The afterlife of media

I was playing with Rock Band at home the other day - well, moving my fingers anyway. I was struck by the way in which it gave renewed life to old songs. Who would have imagined, for example, that the youth of today would strum, drum and hum along to Should I stay or should I go? by The Clash?

I write this as I fly to California. I have a bad head cold and realized that I would not be able to sustain my usual practice of intense, continuous work on the plane. I thought I would settle for a less intense form of work and decided to try watching a movie on my iPod Nano, something I had not done before. I had limited time to get something, so after I could not find my first few choices on the iTunes Store I cut the search short and went with the first John Cusack movie I had not seen before.

So, I ended up on the plane watching Grosse Pointe Blank. I was interested that it was a pretty reasonable experience on the small screen. Anyway, I settle in and what do I see (just about) in the opening credits? Score by Joe Strummer (of The Clash)! And a retro-evocative 80's soundtrack.

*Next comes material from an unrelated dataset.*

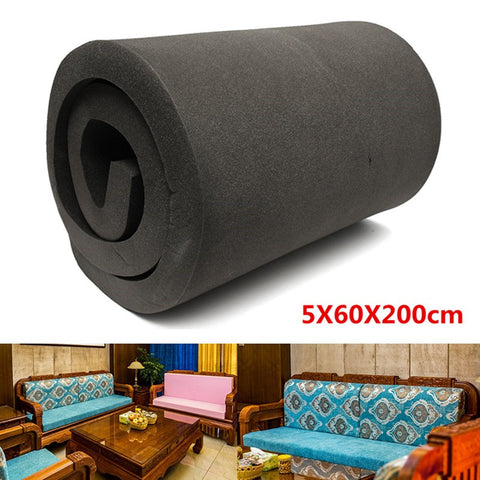 Black High Density Seat Upholstery Foam For Boat Seats and Benches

I then turned to the Atlantic and was interested to read an article about the future of TV in a changing media environment of online availability of content:

And here's the final twist. As TV and the Internet converge into something generically known as broadband, the distinctions between the two will soon become nugatory from a consumer point of view. But will this resulting hybrid be more like TV, plus interactivity; or more like the Internet, plus TV? The distinction will be worth billions to whoever gets there first and organizes this mess in a fashion that's satisfying for consumers. The networks and cable companies, therefore, will need to move quickly to find a way to package the different streams - professional and user-made, broadcast and Internet - into a huge, interactive library, all easily and pleasingly accessible on demand and portable to whatever device people are overpaying for at the moment. [Michael Hirschorn. The revolution will be televised. The Atlantic, March 2008]

There was a limited range of films on iTunes. There is an interesting selection of books available for the Kindle, but not enough to satisfy the majority of my reading needs.

I wonder how long it will be before when we read or see something, we can reach out and retrieve it. It increasingly seems like it will happen, even as we recognize the amount of work required to give large quantities of material an afterlife in our new digital environment.

Incidentally, I notice that I have a Clash album on the iPod: the songs don't seem to come up very often in the shuffle. It turns out that the film did seem familiar: I must have half-watched it on a plane on some other trip.


Comments: 1

Feb 15, 2008
Paul Gherman

The Vanderbilt Television News Archive just signed an agreement with NBC to stream over 8,000 hours of their news content to our subscribers. We have loaded all 800,000 TVNA records into our version of Ex Libris Primo, called DiscoverLibrary. Our students now can discover a news clip while doing a library search, and with a click, immediately view it. This is the afterlife of media.